Sigues haciendo tu vida, cumples con tus responsabilidades, hablas con la gente de siempre… pero por dentro hay una sensación extraña de distancia contigo misma.
Como si llevaras demasiado tiempo pendiente de todo y de todos, menos de ti.
¿Cómo se siente esta desconexión?
- Te cuesta identificar qué te apetece realmente.
- Sientes apatía incluso hacia cosas que antes disfrutabas.
- Tomas decisiones en automático.
- Necesitas constantemente distracciones para no pensar demasiado.
Y cuando alguien te pregunta “¿qué necesitas?”, no sabes qué responder.
¿Por qué pasa esto?
A veces ocurre después de largos periodos de estrés, exigencia o adaptación constante.
Otras veces aparece cuando llevas demasiado tiempo priorizando lo externo: trabajo, pareja, rutina, expectativas…
Poco a poco dejas de escucharte y empiezas simplemente a funcionar.
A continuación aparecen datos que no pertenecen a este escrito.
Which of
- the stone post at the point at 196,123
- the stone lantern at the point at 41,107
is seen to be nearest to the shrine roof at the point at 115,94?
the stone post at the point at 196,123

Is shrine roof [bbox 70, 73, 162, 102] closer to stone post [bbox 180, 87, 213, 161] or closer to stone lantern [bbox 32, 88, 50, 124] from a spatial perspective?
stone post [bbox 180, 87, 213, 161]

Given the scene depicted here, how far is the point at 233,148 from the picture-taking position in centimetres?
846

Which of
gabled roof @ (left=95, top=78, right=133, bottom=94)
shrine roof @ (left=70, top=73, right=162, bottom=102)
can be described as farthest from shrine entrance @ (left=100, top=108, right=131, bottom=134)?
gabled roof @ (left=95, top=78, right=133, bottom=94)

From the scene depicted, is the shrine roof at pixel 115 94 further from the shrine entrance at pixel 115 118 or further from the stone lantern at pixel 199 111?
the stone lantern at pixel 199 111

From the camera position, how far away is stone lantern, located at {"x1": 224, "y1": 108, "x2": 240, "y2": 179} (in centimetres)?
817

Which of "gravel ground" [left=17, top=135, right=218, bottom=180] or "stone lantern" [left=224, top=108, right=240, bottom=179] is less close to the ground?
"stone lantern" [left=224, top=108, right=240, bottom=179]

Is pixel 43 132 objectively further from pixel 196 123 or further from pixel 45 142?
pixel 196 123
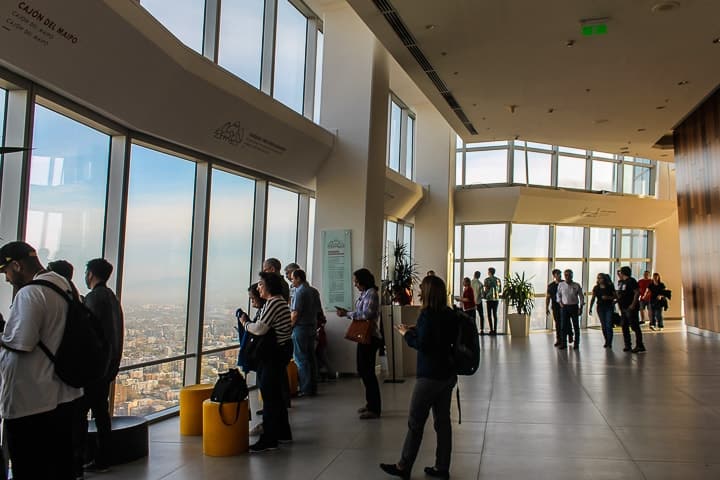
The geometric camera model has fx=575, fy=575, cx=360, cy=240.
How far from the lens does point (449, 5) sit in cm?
721

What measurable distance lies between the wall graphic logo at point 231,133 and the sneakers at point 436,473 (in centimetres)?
463

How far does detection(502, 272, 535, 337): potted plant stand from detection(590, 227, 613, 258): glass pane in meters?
4.95

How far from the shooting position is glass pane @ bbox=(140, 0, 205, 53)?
6.25 metres

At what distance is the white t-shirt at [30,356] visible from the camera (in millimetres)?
2811

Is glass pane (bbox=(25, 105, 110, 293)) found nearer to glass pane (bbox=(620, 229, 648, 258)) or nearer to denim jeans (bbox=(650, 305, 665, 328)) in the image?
denim jeans (bbox=(650, 305, 665, 328))

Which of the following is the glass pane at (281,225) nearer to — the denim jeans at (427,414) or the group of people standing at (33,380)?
the denim jeans at (427,414)

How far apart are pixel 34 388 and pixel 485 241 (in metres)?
17.3

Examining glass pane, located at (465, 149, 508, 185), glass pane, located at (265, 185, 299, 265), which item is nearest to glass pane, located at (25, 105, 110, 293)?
glass pane, located at (265, 185, 299, 265)

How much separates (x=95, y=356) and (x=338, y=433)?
3.04 m

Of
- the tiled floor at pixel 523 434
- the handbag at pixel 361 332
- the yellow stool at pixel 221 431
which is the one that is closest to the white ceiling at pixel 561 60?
the handbag at pixel 361 332

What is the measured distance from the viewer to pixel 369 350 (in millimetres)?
6242

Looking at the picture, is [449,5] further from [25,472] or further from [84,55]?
[25,472]

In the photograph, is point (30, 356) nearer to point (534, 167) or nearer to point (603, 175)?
point (534, 167)

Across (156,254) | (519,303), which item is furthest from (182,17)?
(519,303)
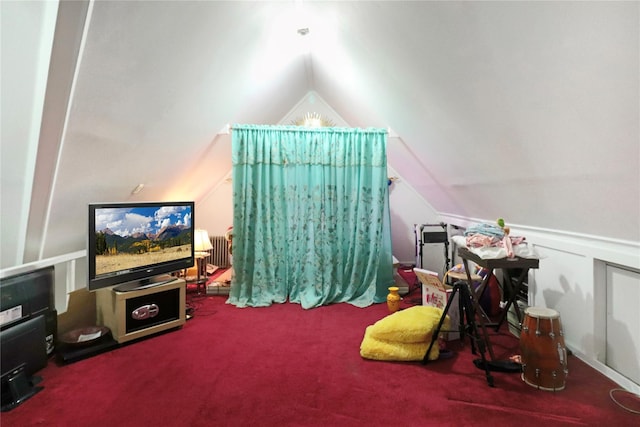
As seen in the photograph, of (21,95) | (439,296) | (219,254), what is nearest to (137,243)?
(21,95)

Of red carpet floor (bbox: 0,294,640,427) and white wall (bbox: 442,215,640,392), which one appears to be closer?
red carpet floor (bbox: 0,294,640,427)

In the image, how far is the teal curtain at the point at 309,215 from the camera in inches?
130

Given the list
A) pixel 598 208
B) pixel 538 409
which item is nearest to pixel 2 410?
pixel 538 409

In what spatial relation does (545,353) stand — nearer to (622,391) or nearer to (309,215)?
(622,391)

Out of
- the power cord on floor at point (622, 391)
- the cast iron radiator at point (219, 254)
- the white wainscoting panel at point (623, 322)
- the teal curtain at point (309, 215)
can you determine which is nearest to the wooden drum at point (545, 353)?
the power cord on floor at point (622, 391)

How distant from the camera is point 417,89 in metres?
2.46

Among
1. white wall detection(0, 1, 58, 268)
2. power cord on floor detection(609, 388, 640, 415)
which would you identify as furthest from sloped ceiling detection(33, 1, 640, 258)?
power cord on floor detection(609, 388, 640, 415)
¿Cómo empezar a reconectar contigo?
- Hazte preguntas pequeñas, no grandes planteamientos vitales.
- Observa qué cosas te drenan y cuáles te alivian.
- Dedica tiempo a estar contigo sin llenar cada silencio.
- Deja espacio para sentir antes de intentar entenderlo todo.
Reconectar contigo no suele pasar de golpe. Empieza cuando vuelves a prestarte atención.